Pueblo chico, ambición grande.
La fria crónica policial describe un hecho de sangre en un pueblito de 700 habitantes. La víctima es un hombre de 77 años, casado con una mujer de 33, quien junto con la complicidad de su hermano lo asesinaron brutalmente sin un móvil aparente y con una enorme convulsión entre los lugareños antes, durante y después de un juicio por jurado que los condenó a cadena perpetua al haberlos encontrado culpables de homicidio.
En ese sentido, lo primero que debe señalarse de este documental presentado en el BAFICI es la idea central de circunscribir el relato a dos personajes principales: la víctima y el victimario, secundado por el partícipe necesario que es el único que da la cara en la entrevista, dado que la mujer condenada no aceptó participar de la película. Por eso el desfile de testigos, allegados y conocidos, siempre bajo la lógica de los dichos de un conjunto de personas que comparten un lugar y una mirada dispar sobre los protagonistas es en definitiva el caldo de cultivo sobre el que trabaja el director y su equipo, tanto en la búsqueda manifiesta de personajes que siembran información y dudas acerca del móvil del asesinato como de la reprochable conducta de la mujer que se casa por conveniencia con un anciano para vivirlo y matarlo.
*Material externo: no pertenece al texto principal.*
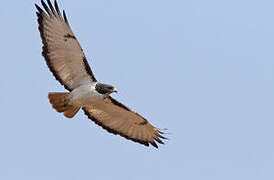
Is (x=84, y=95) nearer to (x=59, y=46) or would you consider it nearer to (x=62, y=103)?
(x=62, y=103)

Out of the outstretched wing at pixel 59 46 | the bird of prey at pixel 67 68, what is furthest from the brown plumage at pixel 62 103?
the outstretched wing at pixel 59 46

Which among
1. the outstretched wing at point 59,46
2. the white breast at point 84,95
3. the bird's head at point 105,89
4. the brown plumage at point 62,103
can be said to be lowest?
the brown plumage at point 62,103

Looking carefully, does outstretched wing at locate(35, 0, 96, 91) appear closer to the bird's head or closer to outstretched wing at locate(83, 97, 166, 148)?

Sin caer simplemente en el recuento descriptivo, con escueta información del hecho y sus agujeros o cabos sueltos, Crimen de las salinas resulta interesante al despojarse de lo fáctico para sumergirse en la necesidad de entender los porqué de las pulsiones humanas, las causas que pueden llevar a tomar decisiones en las que la maquiavélica frase “el fin justifica los medios” encierra no sólo un método de supervivencia sino una forma de entender el valor de la vida.